Adapun tanda-tanda rezim saat ini menuju rezim yang represif, pertama semakin banyaknya aktivis kritis yang ditangkap rezim. Kedua, semakin sempitnya jarak sosial. Defisitnya berasal dari dana sosial. Kemudian langkah yang diambil rezim saat ini ialah, pertama mengajak para aktivis kritis masuk ke dalam kekuasaan. Dengan diberikannya jabatan tertentu. Kedua, bagi yang tidak mau dan menolaknya akan didiskriminasi. Apalagi kalau bukan dengan UU, contoh Ali Baharsyah, Gus Nur, Syahganda dan lain-lain.

Selain itu, rezim juga berusaha untuk menjauhkan Islam dan syariat-Nya kepada umat. Buktinya, beberapa ajaran Islam seperti jihad, jilbab, khilafah, dan lain-lain mendapat klaim jelek, kriminalisasi dan monsterisasi. Sehingga umat itu jauh dari Islam, yang seharusnya menuntun dan menunjukkan mereka kepada kebenaran justru ditakuti dan diklaim sebagai terorisme.

Hal-hal ini, dilakukan oleh rezim tidak lain dan tidak bukan karena sikap sombong dan serakah rezim. Tak kenal halal-haram untuk mendapatkan segala sesuatu. Misal di bidang ekonomi, kekayaan negeri kita diserahkan kepada para kapitalis global. Akhirnya yang diuntungkan hanya segelintir orang saja, yang menderita dan sengsara juga rakyat.

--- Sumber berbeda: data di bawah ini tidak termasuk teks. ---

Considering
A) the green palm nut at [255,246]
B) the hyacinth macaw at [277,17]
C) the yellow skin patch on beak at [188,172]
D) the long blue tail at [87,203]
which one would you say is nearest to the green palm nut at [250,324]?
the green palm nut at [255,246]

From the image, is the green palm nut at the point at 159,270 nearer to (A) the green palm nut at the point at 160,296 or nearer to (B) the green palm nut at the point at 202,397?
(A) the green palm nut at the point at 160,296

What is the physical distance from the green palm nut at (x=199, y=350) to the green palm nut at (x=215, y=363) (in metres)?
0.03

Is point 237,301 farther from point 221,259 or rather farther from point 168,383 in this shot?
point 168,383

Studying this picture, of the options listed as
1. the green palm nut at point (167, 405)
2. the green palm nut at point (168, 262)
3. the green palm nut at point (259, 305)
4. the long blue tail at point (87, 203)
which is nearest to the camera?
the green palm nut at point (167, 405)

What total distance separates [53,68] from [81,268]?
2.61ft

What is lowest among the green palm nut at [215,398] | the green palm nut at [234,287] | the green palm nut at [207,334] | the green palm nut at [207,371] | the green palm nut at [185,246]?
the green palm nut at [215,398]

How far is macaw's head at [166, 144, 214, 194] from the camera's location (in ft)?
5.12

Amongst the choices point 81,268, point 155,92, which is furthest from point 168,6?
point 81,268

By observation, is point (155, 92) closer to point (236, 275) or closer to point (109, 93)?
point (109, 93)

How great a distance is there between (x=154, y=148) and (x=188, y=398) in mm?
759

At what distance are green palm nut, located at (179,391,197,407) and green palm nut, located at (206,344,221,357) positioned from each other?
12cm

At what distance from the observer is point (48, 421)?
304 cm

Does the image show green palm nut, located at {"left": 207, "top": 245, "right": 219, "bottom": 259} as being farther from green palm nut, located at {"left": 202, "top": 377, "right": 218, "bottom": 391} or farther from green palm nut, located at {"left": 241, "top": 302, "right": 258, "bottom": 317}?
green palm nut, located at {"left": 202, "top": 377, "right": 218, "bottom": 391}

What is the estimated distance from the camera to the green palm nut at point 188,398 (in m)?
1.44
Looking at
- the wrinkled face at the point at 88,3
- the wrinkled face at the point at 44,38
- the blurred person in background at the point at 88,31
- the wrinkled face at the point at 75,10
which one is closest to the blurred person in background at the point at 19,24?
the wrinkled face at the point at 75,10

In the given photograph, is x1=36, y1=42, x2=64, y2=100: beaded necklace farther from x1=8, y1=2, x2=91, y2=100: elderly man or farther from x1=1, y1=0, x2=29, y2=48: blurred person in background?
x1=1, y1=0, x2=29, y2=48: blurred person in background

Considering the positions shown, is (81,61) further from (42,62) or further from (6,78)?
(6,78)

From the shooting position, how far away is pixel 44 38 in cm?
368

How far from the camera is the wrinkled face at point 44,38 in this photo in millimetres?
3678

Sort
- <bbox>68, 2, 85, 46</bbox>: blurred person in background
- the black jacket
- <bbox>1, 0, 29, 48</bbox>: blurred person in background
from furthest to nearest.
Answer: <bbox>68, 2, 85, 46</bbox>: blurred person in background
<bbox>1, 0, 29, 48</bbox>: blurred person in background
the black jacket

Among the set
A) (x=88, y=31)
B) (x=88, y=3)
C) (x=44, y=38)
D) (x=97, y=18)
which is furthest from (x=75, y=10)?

Namun berbeda dengan Islam. Islam akan memimpin dan menyejahterakan rakyat. Dimana seorang pemimpin dalam Islam dipilih oleh rakyat. Untuk melakukan tiga hal utama dalam kepemimpinan. Pertama, menerapkan syariat Islam secara keseluruhan di dalam negeri. Kedua, mengurusi seluruh rakyatnya dengan baik agar rakyatnya sejahtera. Ketiga, melaksanakan politik luar negeri dengan dakwah dan jihad.

Oleh karena itu, hendaknya umat Islam harus memenuhi tiga syarat untuk mewujudkan kesejahteraan itu. Pertama, haruslah umat Islam menggunakan sistem yang terbukti kurang lebih selama 14 abad lamanya mampu memimpin dunia. Sehingga mengantarkan ke puncak kejayaan peradaban Islam. Kedua, umat Islam hendaknya menggunakan strategi-strategi dengan metode yang pernah terbukti berhasil mencapai kejayaan itu. Ketiga, menjadikan contoh dan suri tauladan pemimpin yang sukses dan berhasil membangun peradaban Islam.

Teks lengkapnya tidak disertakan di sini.